Gregory, mounted on a horse vastly oversize for him, galloped along the wharf. The hoofbeats pounded against the shouting of the workers. ‘Comrades!’ he yelled. He swung off the horse expertly. ‘I have information.’ He took a moment to catch his breath. ‘Haraldr went to the Emperor’s apartments last night. None of my informants saw him leave.’

Halldor and Ulfr exchanged ominous looks. ‘Was there anything else?’

‘Yes,’ said Gregory. ‘The Emperor has been consulting with his astrologers all day. I have become acquainted with the chamberlain who attends one of these scientists, and he overheard this gentleman working on his astronomical calculations with his assistants. The Emperor has asked them if the stars will be auspicious for a man who takes a very great risk.’

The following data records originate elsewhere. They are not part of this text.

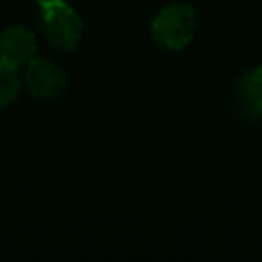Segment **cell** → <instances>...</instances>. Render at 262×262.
<instances>
[{
	"label": "cell",
	"instance_id": "obj_1",
	"mask_svg": "<svg viewBox=\"0 0 262 262\" xmlns=\"http://www.w3.org/2000/svg\"><path fill=\"white\" fill-rule=\"evenodd\" d=\"M196 31V10L186 2H172L164 6L151 20V39L170 51L184 49Z\"/></svg>",
	"mask_w": 262,
	"mask_h": 262
},
{
	"label": "cell",
	"instance_id": "obj_2",
	"mask_svg": "<svg viewBox=\"0 0 262 262\" xmlns=\"http://www.w3.org/2000/svg\"><path fill=\"white\" fill-rule=\"evenodd\" d=\"M41 10H43L41 27H43V33L49 45L61 51H72L78 45L82 37V29H84L78 12L66 2L41 8Z\"/></svg>",
	"mask_w": 262,
	"mask_h": 262
},
{
	"label": "cell",
	"instance_id": "obj_3",
	"mask_svg": "<svg viewBox=\"0 0 262 262\" xmlns=\"http://www.w3.org/2000/svg\"><path fill=\"white\" fill-rule=\"evenodd\" d=\"M25 82H27V88L33 96H37V98H57L68 86V76L57 63H53L49 59L31 57L27 61Z\"/></svg>",
	"mask_w": 262,
	"mask_h": 262
},
{
	"label": "cell",
	"instance_id": "obj_4",
	"mask_svg": "<svg viewBox=\"0 0 262 262\" xmlns=\"http://www.w3.org/2000/svg\"><path fill=\"white\" fill-rule=\"evenodd\" d=\"M37 49L35 35L23 27V25H12L4 29L0 35V61L6 63L8 68H20L25 66Z\"/></svg>",
	"mask_w": 262,
	"mask_h": 262
},
{
	"label": "cell",
	"instance_id": "obj_5",
	"mask_svg": "<svg viewBox=\"0 0 262 262\" xmlns=\"http://www.w3.org/2000/svg\"><path fill=\"white\" fill-rule=\"evenodd\" d=\"M235 102L244 117L248 119H262V66L244 72L233 88Z\"/></svg>",
	"mask_w": 262,
	"mask_h": 262
},
{
	"label": "cell",
	"instance_id": "obj_6",
	"mask_svg": "<svg viewBox=\"0 0 262 262\" xmlns=\"http://www.w3.org/2000/svg\"><path fill=\"white\" fill-rule=\"evenodd\" d=\"M18 92H20V82H18L16 70L0 61V108L14 102Z\"/></svg>",
	"mask_w": 262,
	"mask_h": 262
},
{
	"label": "cell",
	"instance_id": "obj_7",
	"mask_svg": "<svg viewBox=\"0 0 262 262\" xmlns=\"http://www.w3.org/2000/svg\"><path fill=\"white\" fill-rule=\"evenodd\" d=\"M41 8H47V6H53V4H59V2H66V0H35Z\"/></svg>",
	"mask_w": 262,
	"mask_h": 262
}]
</instances>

‘For what day are they calculating, Gregory?’ asked Ulfr.

‘Tomorrow.’

‘As I said, that whole city reeks right now,’ said Halldor. ‘I suggest we march in there and demand that the Emperor tell us where we can find Haraldr. And then we should march right out again and leave Rome before the Emperor takes this great risk of his.’

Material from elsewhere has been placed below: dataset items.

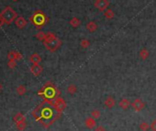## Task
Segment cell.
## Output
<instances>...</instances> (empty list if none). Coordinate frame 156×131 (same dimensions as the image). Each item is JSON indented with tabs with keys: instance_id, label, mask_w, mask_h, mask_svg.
Wrapping results in <instances>:
<instances>
[{
	"instance_id": "obj_16",
	"label": "cell",
	"mask_w": 156,
	"mask_h": 131,
	"mask_svg": "<svg viewBox=\"0 0 156 131\" xmlns=\"http://www.w3.org/2000/svg\"><path fill=\"white\" fill-rule=\"evenodd\" d=\"M69 23H70V25L73 28H78L81 25V20L78 18H73L70 21H69Z\"/></svg>"
},
{
	"instance_id": "obj_24",
	"label": "cell",
	"mask_w": 156,
	"mask_h": 131,
	"mask_svg": "<svg viewBox=\"0 0 156 131\" xmlns=\"http://www.w3.org/2000/svg\"><path fill=\"white\" fill-rule=\"evenodd\" d=\"M91 117L95 118V119H98V118H100L101 117V113L99 110H97V109H95L91 112Z\"/></svg>"
},
{
	"instance_id": "obj_29",
	"label": "cell",
	"mask_w": 156,
	"mask_h": 131,
	"mask_svg": "<svg viewBox=\"0 0 156 131\" xmlns=\"http://www.w3.org/2000/svg\"><path fill=\"white\" fill-rule=\"evenodd\" d=\"M150 128L152 129V131H156V119L153 120V122L150 124Z\"/></svg>"
},
{
	"instance_id": "obj_6",
	"label": "cell",
	"mask_w": 156,
	"mask_h": 131,
	"mask_svg": "<svg viewBox=\"0 0 156 131\" xmlns=\"http://www.w3.org/2000/svg\"><path fill=\"white\" fill-rule=\"evenodd\" d=\"M94 6L99 11H106L109 6V1L108 0H96Z\"/></svg>"
},
{
	"instance_id": "obj_17",
	"label": "cell",
	"mask_w": 156,
	"mask_h": 131,
	"mask_svg": "<svg viewBox=\"0 0 156 131\" xmlns=\"http://www.w3.org/2000/svg\"><path fill=\"white\" fill-rule=\"evenodd\" d=\"M104 15H105L106 19H113L114 17H115V13H114V11H113L111 8H107V9L105 11Z\"/></svg>"
},
{
	"instance_id": "obj_20",
	"label": "cell",
	"mask_w": 156,
	"mask_h": 131,
	"mask_svg": "<svg viewBox=\"0 0 156 131\" xmlns=\"http://www.w3.org/2000/svg\"><path fill=\"white\" fill-rule=\"evenodd\" d=\"M16 127H17V128H18L19 131H23V130L26 128V127H27L26 120H25V121H21V122L16 123Z\"/></svg>"
},
{
	"instance_id": "obj_33",
	"label": "cell",
	"mask_w": 156,
	"mask_h": 131,
	"mask_svg": "<svg viewBox=\"0 0 156 131\" xmlns=\"http://www.w3.org/2000/svg\"><path fill=\"white\" fill-rule=\"evenodd\" d=\"M13 1H18V0H13Z\"/></svg>"
},
{
	"instance_id": "obj_3",
	"label": "cell",
	"mask_w": 156,
	"mask_h": 131,
	"mask_svg": "<svg viewBox=\"0 0 156 131\" xmlns=\"http://www.w3.org/2000/svg\"><path fill=\"white\" fill-rule=\"evenodd\" d=\"M0 16H1V18L4 20L5 23L8 25H10L13 21L16 20L17 18H18V14H17V12L10 7L5 8L2 10V12L0 13Z\"/></svg>"
},
{
	"instance_id": "obj_18",
	"label": "cell",
	"mask_w": 156,
	"mask_h": 131,
	"mask_svg": "<svg viewBox=\"0 0 156 131\" xmlns=\"http://www.w3.org/2000/svg\"><path fill=\"white\" fill-rule=\"evenodd\" d=\"M14 121L16 123H18V122H21V121H25L26 120V118L24 117V115H23L22 113H18L17 115L14 117Z\"/></svg>"
},
{
	"instance_id": "obj_19",
	"label": "cell",
	"mask_w": 156,
	"mask_h": 131,
	"mask_svg": "<svg viewBox=\"0 0 156 131\" xmlns=\"http://www.w3.org/2000/svg\"><path fill=\"white\" fill-rule=\"evenodd\" d=\"M139 128H140L141 131H148L150 128V124L145 121H142L140 123V125H139Z\"/></svg>"
},
{
	"instance_id": "obj_25",
	"label": "cell",
	"mask_w": 156,
	"mask_h": 131,
	"mask_svg": "<svg viewBox=\"0 0 156 131\" xmlns=\"http://www.w3.org/2000/svg\"><path fill=\"white\" fill-rule=\"evenodd\" d=\"M8 58L9 61H17V52H10L8 54Z\"/></svg>"
},
{
	"instance_id": "obj_26",
	"label": "cell",
	"mask_w": 156,
	"mask_h": 131,
	"mask_svg": "<svg viewBox=\"0 0 156 131\" xmlns=\"http://www.w3.org/2000/svg\"><path fill=\"white\" fill-rule=\"evenodd\" d=\"M45 35H46V33H44L43 31H39V32L36 34V38L39 39V41H43L44 39H45Z\"/></svg>"
},
{
	"instance_id": "obj_4",
	"label": "cell",
	"mask_w": 156,
	"mask_h": 131,
	"mask_svg": "<svg viewBox=\"0 0 156 131\" xmlns=\"http://www.w3.org/2000/svg\"><path fill=\"white\" fill-rule=\"evenodd\" d=\"M40 92L43 94V95L45 96L46 98L53 99V98L55 97L56 93H59V91L55 88V86H54L53 83H48L43 87L42 91H40Z\"/></svg>"
},
{
	"instance_id": "obj_5",
	"label": "cell",
	"mask_w": 156,
	"mask_h": 131,
	"mask_svg": "<svg viewBox=\"0 0 156 131\" xmlns=\"http://www.w3.org/2000/svg\"><path fill=\"white\" fill-rule=\"evenodd\" d=\"M53 106L57 112H62L65 109L66 107V102L62 97H57L53 103Z\"/></svg>"
},
{
	"instance_id": "obj_22",
	"label": "cell",
	"mask_w": 156,
	"mask_h": 131,
	"mask_svg": "<svg viewBox=\"0 0 156 131\" xmlns=\"http://www.w3.org/2000/svg\"><path fill=\"white\" fill-rule=\"evenodd\" d=\"M76 91H77V88H76V86L74 84H70L69 86L67 87V92L70 94H74L76 93Z\"/></svg>"
},
{
	"instance_id": "obj_7",
	"label": "cell",
	"mask_w": 156,
	"mask_h": 131,
	"mask_svg": "<svg viewBox=\"0 0 156 131\" xmlns=\"http://www.w3.org/2000/svg\"><path fill=\"white\" fill-rule=\"evenodd\" d=\"M131 106H132V108H133L135 111L140 112V111L144 109V107H145V103H144V102L141 99L137 98V99H135L131 103Z\"/></svg>"
},
{
	"instance_id": "obj_32",
	"label": "cell",
	"mask_w": 156,
	"mask_h": 131,
	"mask_svg": "<svg viewBox=\"0 0 156 131\" xmlns=\"http://www.w3.org/2000/svg\"><path fill=\"white\" fill-rule=\"evenodd\" d=\"M1 90H2V84L0 83V91H1Z\"/></svg>"
},
{
	"instance_id": "obj_21",
	"label": "cell",
	"mask_w": 156,
	"mask_h": 131,
	"mask_svg": "<svg viewBox=\"0 0 156 131\" xmlns=\"http://www.w3.org/2000/svg\"><path fill=\"white\" fill-rule=\"evenodd\" d=\"M26 92H27V88L24 86V85H19V86H18V88H17V94L19 95L25 94Z\"/></svg>"
},
{
	"instance_id": "obj_1",
	"label": "cell",
	"mask_w": 156,
	"mask_h": 131,
	"mask_svg": "<svg viewBox=\"0 0 156 131\" xmlns=\"http://www.w3.org/2000/svg\"><path fill=\"white\" fill-rule=\"evenodd\" d=\"M43 44L45 48L47 49L49 52H55L56 50L60 49V47L62 46V41L54 33L48 32V33H46V35H45Z\"/></svg>"
},
{
	"instance_id": "obj_13",
	"label": "cell",
	"mask_w": 156,
	"mask_h": 131,
	"mask_svg": "<svg viewBox=\"0 0 156 131\" xmlns=\"http://www.w3.org/2000/svg\"><path fill=\"white\" fill-rule=\"evenodd\" d=\"M97 28H98V26H97V24L96 23L95 21H89L88 23L86 24V30H87L91 33L96 31Z\"/></svg>"
},
{
	"instance_id": "obj_2",
	"label": "cell",
	"mask_w": 156,
	"mask_h": 131,
	"mask_svg": "<svg viewBox=\"0 0 156 131\" xmlns=\"http://www.w3.org/2000/svg\"><path fill=\"white\" fill-rule=\"evenodd\" d=\"M30 20L31 21V23L34 26L37 27L38 28H40L49 21V19L47 18L46 14L42 12V10H37L36 12H34V14L31 17Z\"/></svg>"
},
{
	"instance_id": "obj_14",
	"label": "cell",
	"mask_w": 156,
	"mask_h": 131,
	"mask_svg": "<svg viewBox=\"0 0 156 131\" xmlns=\"http://www.w3.org/2000/svg\"><path fill=\"white\" fill-rule=\"evenodd\" d=\"M30 61L32 64H40V62L42 61V57H40L38 53H33L31 56Z\"/></svg>"
},
{
	"instance_id": "obj_9",
	"label": "cell",
	"mask_w": 156,
	"mask_h": 131,
	"mask_svg": "<svg viewBox=\"0 0 156 131\" xmlns=\"http://www.w3.org/2000/svg\"><path fill=\"white\" fill-rule=\"evenodd\" d=\"M104 103H105V105L108 108V109H111V108H113L115 105H116V100H115L113 96L108 95Z\"/></svg>"
},
{
	"instance_id": "obj_15",
	"label": "cell",
	"mask_w": 156,
	"mask_h": 131,
	"mask_svg": "<svg viewBox=\"0 0 156 131\" xmlns=\"http://www.w3.org/2000/svg\"><path fill=\"white\" fill-rule=\"evenodd\" d=\"M139 55H140V58L142 60V61H145L149 55H150V52H149V50L145 48H143L140 50V53H139Z\"/></svg>"
},
{
	"instance_id": "obj_31",
	"label": "cell",
	"mask_w": 156,
	"mask_h": 131,
	"mask_svg": "<svg viewBox=\"0 0 156 131\" xmlns=\"http://www.w3.org/2000/svg\"><path fill=\"white\" fill-rule=\"evenodd\" d=\"M5 23L4 22V20L2 19V18H1V16H0V28H1L2 26H3V24Z\"/></svg>"
},
{
	"instance_id": "obj_11",
	"label": "cell",
	"mask_w": 156,
	"mask_h": 131,
	"mask_svg": "<svg viewBox=\"0 0 156 131\" xmlns=\"http://www.w3.org/2000/svg\"><path fill=\"white\" fill-rule=\"evenodd\" d=\"M119 106L122 108L123 110H127V109H129V107L131 105V103H130V101L129 99L123 98V99H121L119 101Z\"/></svg>"
},
{
	"instance_id": "obj_12",
	"label": "cell",
	"mask_w": 156,
	"mask_h": 131,
	"mask_svg": "<svg viewBox=\"0 0 156 131\" xmlns=\"http://www.w3.org/2000/svg\"><path fill=\"white\" fill-rule=\"evenodd\" d=\"M15 24L19 28H23L27 25V21H26V19L24 18H22V17H19V18L16 19Z\"/></svg>"
},
{
	"instance_id": "obj_28",
	"label": "cell",
	"mask_w": 156,
	"mask_h": 131,
	"mask_svg": "<svg viewBox=\"0 0 156 131\" xmlns=\"http://www.w3.org/2000/svg\"><path fill=\"white\" fill-rule=\"evenodd\" d=\"M8 67L10 69H14V68L17 66V61H8Z\"/></svg>"
},
{
	"instance_id": "obj_8",
	"label": "cell",
	"mask_w": 156,
	"mask_h": 131,
	"mask_svg": "<svg viewBox=\"0 0 156 131\" xmlns=\"http://www.w3.org/2000/svg\"><path fill=\"white\" fill-rule=\"evenodd\" d=\"M31 72L34 76L38 77L42 74V72H43V68L40 64H32V66L31 67Z\"/></svg>"
},
{
	"instance_id": "obj_23",
	"label": "cell",
	"mask_w": 156,
	"mask_h": 131,
	"mask_svg": "<svg viewBox=\"0 0 156 131\" xmlns=\"http://www.w3.org/2000/svg\"><path fill=\"white\" fill-rule=\"evenodd\" d=\"M80 46L83 49H87L90 46V41L88 39H82V41H80Z\"/></svg>"
},
{
	"instance_id": "obj_30",
	"label": "cell",
	"mask_w": 156,
	"mask_h": 131,
	"mask_svg": "<svg viewBox=\"0 0 156 131\" xmlns=\"http://www.w3.org/2000/svg\"><path fill=\"white\" fill-rule=\"evenodd\" d=\"M96 131H106V128L102 126H97L96 128Z\"/></svg>"
},
{
	"instance_id": "obj_27",
	"label": "cell",
	"mask_w": 156,
	"mask_h": 131,
	"mask_svg": "<svg viewBox=\"0 0 156 131\" xmlns=\"http://www.w3.org/2000/svg\"><path fill=\"white\" fill-rule=\"evenodd\" d=\"M42 116L46 118H49L51 116V111L49 108H46V109H43L42 111Z\"/></svg>"
},
{
	"instance_id": "obj_10",
	"label": "cell",
	"mask_w": 156,
	"mask_h": 131,
	"mask_svg": "<svg viewBox=\"0 0 156 131\" xmlns=\"http://www.w3.org/2000/svg\"><path fill=\"white\" fill-rule=\"evenodd\" d=\"M85 127L89 128V129H93L96 127V119L93 118V117H87L85 119Z\"/></svg>"
}]
</instances>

‘What if the Emperor does want us out of the city, and Haraldr out of the way, as it would look right now?’ asked Ulfr. He pointed to the massive towers of the land wall. ‘Those walls aren’t going to tumble down because all three hundred and sixty of us demand to see the Emperor. And even if we do get in, we can hardly hope to attack the entire Imperial Taghmata, particularly when they are the ones who will be fortified behind the palace walls.’

Halldor nodded impassively. ‘Of course.’ He seemed almost embarrassed by his impulsiveness. He looked out over the harbour for a while. ‘This is what we do. We begin to go into the city in small groups. Not all of us will make it through before they close the gates at sunset. The rest can come through during the morning.’

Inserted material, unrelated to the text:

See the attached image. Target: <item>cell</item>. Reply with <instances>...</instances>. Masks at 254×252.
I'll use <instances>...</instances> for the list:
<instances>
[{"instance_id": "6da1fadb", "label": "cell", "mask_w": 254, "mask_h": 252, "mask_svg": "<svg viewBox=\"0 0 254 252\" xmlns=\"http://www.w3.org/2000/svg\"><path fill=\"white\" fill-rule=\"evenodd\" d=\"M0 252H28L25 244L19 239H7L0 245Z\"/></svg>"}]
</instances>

‘And how do we deal with the Taghmata?’ said Ulfr.

‘Allies,’ said Halldor. He looked grimly at the towers of the Great Wall; only the crenellated tips were still glowing. ‘Our Varangians will rendezvous in the streets around the Devil’s Walking Stick Inn during the morning. And by then I expect to have asked for and received the help of a lady.

‘A lady?’ asked Gregory.

Halldor nodded. ‘A very formidable lady.’

‘I don’t wish to be exhausted by your preliminaries concerning the ruling planets and the relative position of the planets in the zodiacal signs and aspects and limits.’ Michael leaned forward in his throne and glared at the trio of astrologers. ‘I simply want the answer to the question I put to you this morning.’

Cyril, the spokesman for the group, was an elderly man with a grey beard and black-and-silver widow’s peak. He wore a white pallium with his white silk scaramangium and carried the trail of the pallium very elegantly, as if he were posing for a statue. ‘Majesty,’ he intoned with the rolling speech of an educated Hellene, ‘I must warn you that the positions of the stars for the period of time you have mandated to us portend only blood and sorrow. Might I recommend that you put away the idea of this venture, or at least postpone your enterprise until the planetary aspects are more favourable?’